IN CINEMAS NOW
RUNNING TIME: 97 min
REVIEWED BY: Dr Lenera, Official HCF Critic
The town of Cheesebridge has deemed the Boxtrolls, underground creatures who roam the streets at night finding anything they can to make into useful devices, a menace and a scourge, so its head Lord Portly Rind, who along with his fellow white hatted aristocrats cares more about cheese then the welfare of the citizenry, employs the Red Hats, a team of brutal goons led by Archibald Snatcher, to rid the town of them, not knowing that Archibald wants to climb the social hierarchy and swap his red hat for a white one. However, one night the Lord’s daughter Winnie sees a strange boy called Eggs, who lives with the Boxtrolls, and realises that the Boxtrolls may not be the bad guys after all….

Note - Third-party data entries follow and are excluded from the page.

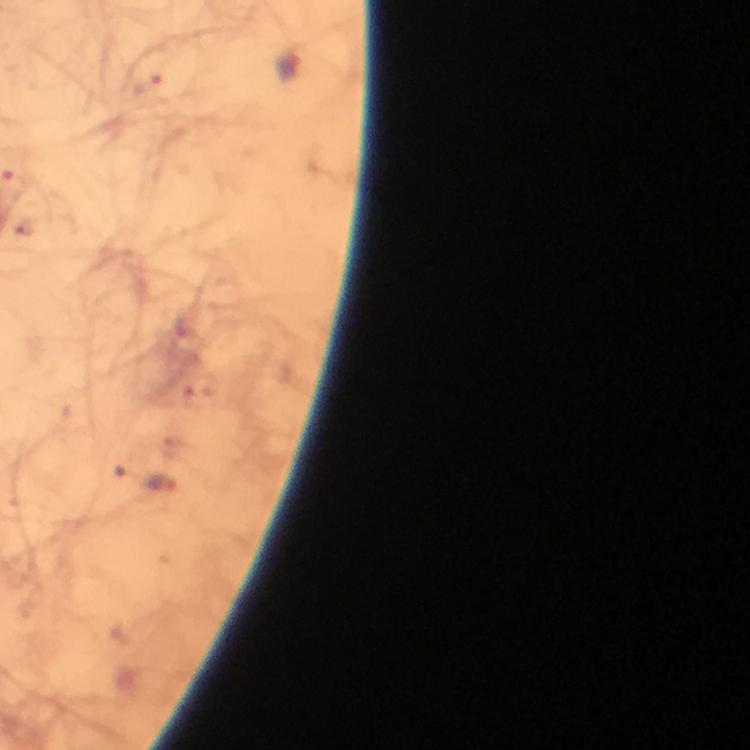 Approximate centers as (x, y) in pixels. Plasmodium parasite locations: (290, 69), (161, 487). Cropped region of a single field of view. Image is 750×750 pixels. Immersion oil applied. From a malaria diagnostic workup. At 100x magnification. Smartphone photograph taken through a microscope. Giemsa-stained preparation. Thick smear.Identify the cell.
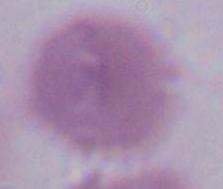

An erythrocyte.

magnification: 1000x
modality: micrograph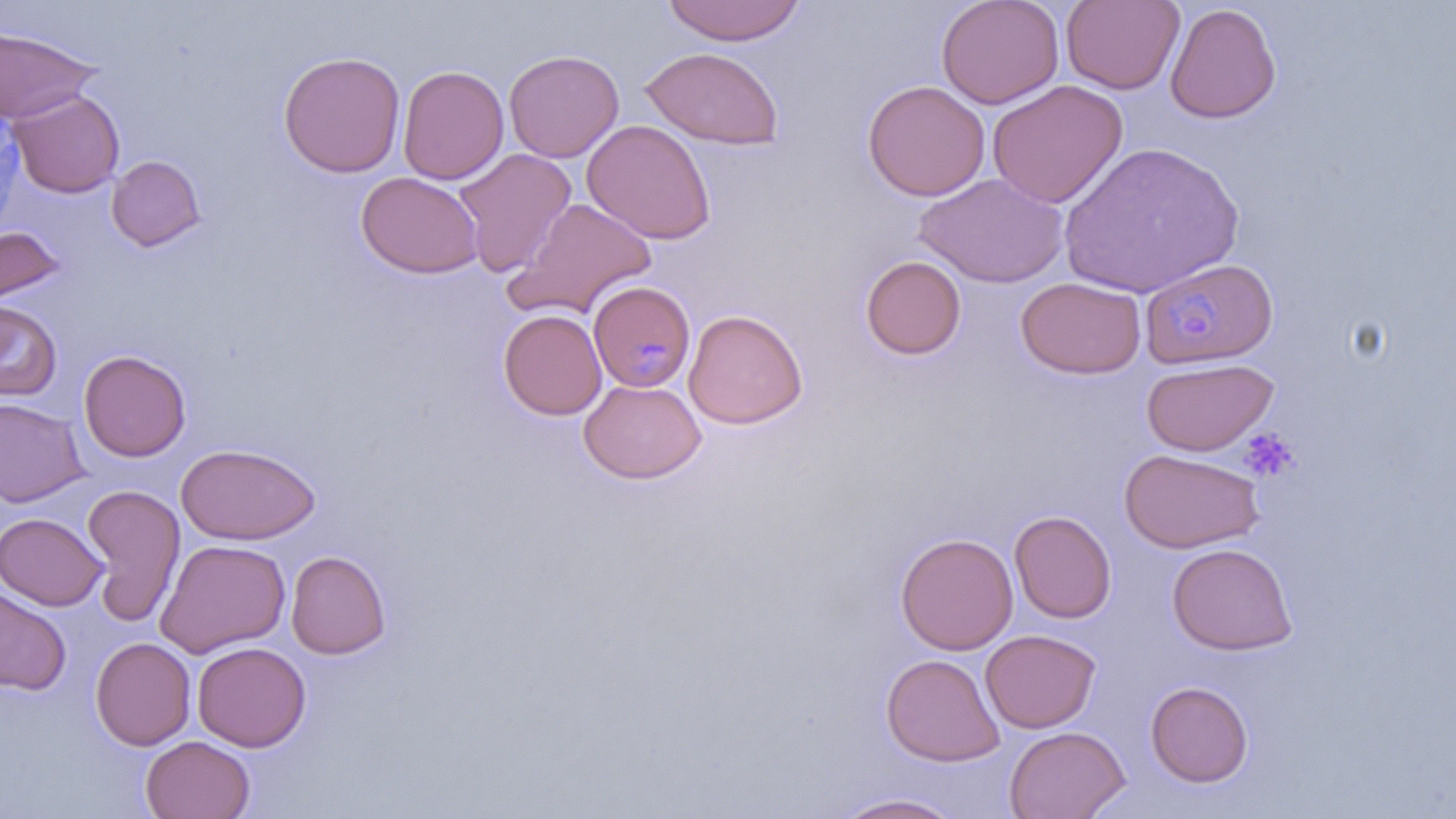

Approximate bounding boxes as (x1, y1, x2, y2) in pixels. Plasmodium malariae-infected red blood cell locations: (1139, 257, 1278, 369), (588, 281, 696, 392). Uninfected red blood cell locations: (937, 0, 1063, 109), (1060, 0, 1184, 94), (662, 1, 806, 45), (1165, 3, 1282, 124), (0, 26, 100, 125), (641, 46, 785, 150), (503, 49, 624, 163), (279, 51, 405, 177), (397, 64, 509, 184), (862, 79, 990, 201), (987, 80, 1128, 208), (9, 90, 125, 198), (581, 119, 717, 245), (1055, 140, 1247, 299), (453, 147, 577, 278), (106, 155, 206, 251), (355, 172, 484, 279), (914, 172, 1069, 288), (509, 196, 657, 320), (0, 225, 66, 310), (860, 255, 966, 359), (1015, 277, 1146, 379), (0, 299, 62, 401), (684, 308, 808, 430), (498, 310, 607, 420), (78, 349, 191, 462), (1141, 357, 1279, 456), (578, 379, 707, 484), (0, 398, 89, 508), (175, 444, 321, 544), (1120, 448, 1264, 553), (81, 484, 186, 625), (1009, 510, 1116, 623), (0, 512, 108, 610), (895, 532, 1018, 655), (154, 539, 291, 658), (1166, 542, 1298, 655), (286, 550, 391, 659), (0, 587, 72, 695), (980, 628, 1101, 733), (90, 636, 196, 750), (192, 641, 311, 752), (881, 653, 1005, 766), (1145, 680, 1254, 787), (1004, 725, 1130, 819), (140, 735, 255, 819), (831, 792, 967, 818). Platelet locations: (1237, 426, 1299, 483). Slide-level diagnosis: Plasmodium malariae. One field of a larger specimen. May-Grünwald-Giemsa stain. Captured at 1000x magnification. Image is 1456×819 pixels. Light microscopy. Thin blood smear.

After their Coraline and especially their Paranorman, easily the best animated film of 2012, I looked forward to the next film from stop-motion geniuses Laika with great anticipation. They seemed to have carved their own niche in the over-populated animated movie genre with their unique look, mature themes, dark feel and a refusal to fall into the trap of easy slapstick [though humour still remains] and pop culture references which is common with this genre. The Boxtrolls isn’t really up there with Paranorman, but is another treat that adults should enjoy along with their kids, though this one is even creepier in places, especially with the early scenes as well as the distinctly grotesque look to some of the characters [some of which have Burtonesque spindly legs], though we should all know that most kids love gross visuals like maggots being eaten and a character who balloons horribly when he eats cheese. The film’s chief message of tolerance is handled in quite a complex fashion – the Boxtrolls are ugly, eat bugs and live in a skanky place, but that’s the point, that there are different ways of life and even if other way of life looks weird to you, that doesn’t excuse genocide – and other themes , such as class, the possibility of change, and the positiveness of being ‘Green’, are effectively transmitted without beating you over the head.
The steam punk setting is superbly evoked with fantastic attention to detail, and the title characters, who sound a bit like Critters and are perhaps influenced by Despicable Me’s Minions, quickly rather endearing despite their ugliness. Characterisation is mostly strong, though you can tell where much of the story is going after a while, and, while the stop-motion sometimes reaches new heights of technical brilliance, especially during an elaborate dance sequence, while still retaining as Aardmann-style hand-made vibe, some of the action is a bit blurry and has too many close-ups. Whether the former is due to the techniques used or it being filmed in 3D [which, as usual, I didn’t bother with] I’m not sure. Very Terry Gilliam-influenced [and Eric Idle wrote a song for it too to go along with Dario Marionelli’s superb score], and acted with relish by its voice cast [though as usual Richard Ayaode almost steals the show], this never becomes quite as good as you want, but still stands out in what hasn’t been too good a year for animated movies so far [though The Book Of Life is nearly here!] and is another intelligent, yet still entertaining, animated fantasy with some depth from this studio.